Given problem: Gather every line of the data below that contains the string "white", and copy each one in full.

Spatial reasoning question records
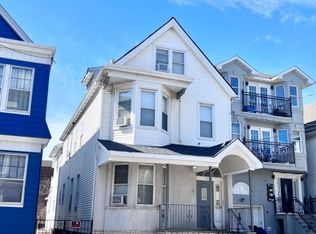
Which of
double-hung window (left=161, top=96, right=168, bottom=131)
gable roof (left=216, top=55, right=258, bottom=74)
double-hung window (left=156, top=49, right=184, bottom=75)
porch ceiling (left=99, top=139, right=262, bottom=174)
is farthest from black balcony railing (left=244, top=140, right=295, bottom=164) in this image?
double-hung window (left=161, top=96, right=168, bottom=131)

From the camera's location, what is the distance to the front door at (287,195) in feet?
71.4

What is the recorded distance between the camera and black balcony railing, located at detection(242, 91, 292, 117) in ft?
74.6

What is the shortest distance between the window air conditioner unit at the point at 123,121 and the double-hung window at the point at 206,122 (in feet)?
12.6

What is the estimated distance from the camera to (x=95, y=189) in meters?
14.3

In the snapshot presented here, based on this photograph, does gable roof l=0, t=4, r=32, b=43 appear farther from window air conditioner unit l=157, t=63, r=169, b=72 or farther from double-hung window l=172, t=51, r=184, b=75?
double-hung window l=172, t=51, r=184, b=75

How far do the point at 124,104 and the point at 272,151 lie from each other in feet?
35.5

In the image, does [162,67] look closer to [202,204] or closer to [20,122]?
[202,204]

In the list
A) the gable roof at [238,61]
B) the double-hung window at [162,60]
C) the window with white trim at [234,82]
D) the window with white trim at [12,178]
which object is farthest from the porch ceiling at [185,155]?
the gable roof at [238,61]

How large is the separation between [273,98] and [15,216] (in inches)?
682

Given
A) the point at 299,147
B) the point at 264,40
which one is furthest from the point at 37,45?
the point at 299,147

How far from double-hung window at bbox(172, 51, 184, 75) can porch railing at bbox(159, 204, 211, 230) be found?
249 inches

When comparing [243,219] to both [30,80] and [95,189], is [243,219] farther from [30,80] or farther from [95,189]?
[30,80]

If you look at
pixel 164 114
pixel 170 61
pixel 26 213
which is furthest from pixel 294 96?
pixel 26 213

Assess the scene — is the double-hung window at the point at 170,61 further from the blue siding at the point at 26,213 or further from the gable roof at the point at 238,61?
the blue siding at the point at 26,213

...

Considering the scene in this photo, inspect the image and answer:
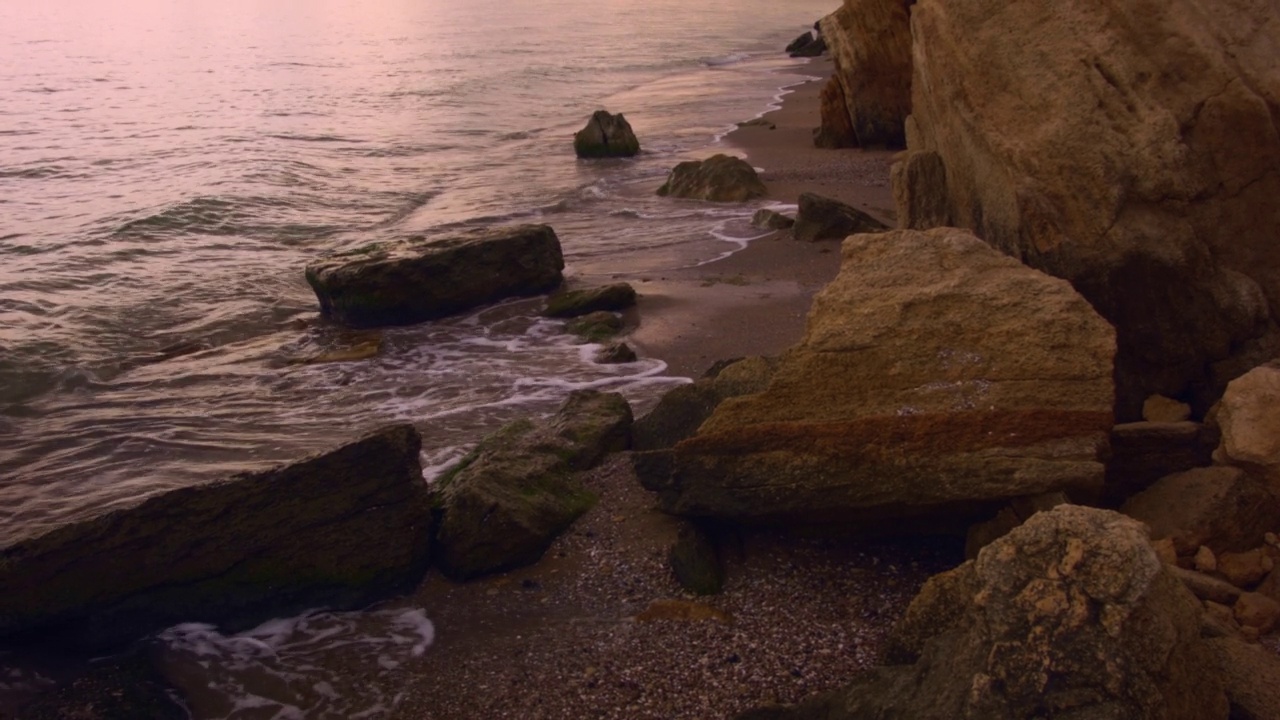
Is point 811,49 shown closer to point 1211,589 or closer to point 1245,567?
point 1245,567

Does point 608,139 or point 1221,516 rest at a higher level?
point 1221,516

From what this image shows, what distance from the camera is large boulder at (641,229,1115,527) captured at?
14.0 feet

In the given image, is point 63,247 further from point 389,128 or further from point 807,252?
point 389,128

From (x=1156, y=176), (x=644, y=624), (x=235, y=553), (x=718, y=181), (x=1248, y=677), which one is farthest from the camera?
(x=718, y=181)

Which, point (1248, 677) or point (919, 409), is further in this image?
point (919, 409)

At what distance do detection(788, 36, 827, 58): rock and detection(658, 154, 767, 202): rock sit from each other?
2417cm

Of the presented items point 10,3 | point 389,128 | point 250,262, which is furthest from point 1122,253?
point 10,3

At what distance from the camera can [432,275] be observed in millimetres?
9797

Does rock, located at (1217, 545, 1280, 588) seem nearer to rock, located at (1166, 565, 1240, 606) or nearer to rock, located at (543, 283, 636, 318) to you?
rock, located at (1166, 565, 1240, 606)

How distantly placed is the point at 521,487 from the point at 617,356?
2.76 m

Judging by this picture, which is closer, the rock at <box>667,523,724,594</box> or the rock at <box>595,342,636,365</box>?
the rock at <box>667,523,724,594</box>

Correct output:
C) the window with white trim at [234,82]
D) the window with white trim at [12,178]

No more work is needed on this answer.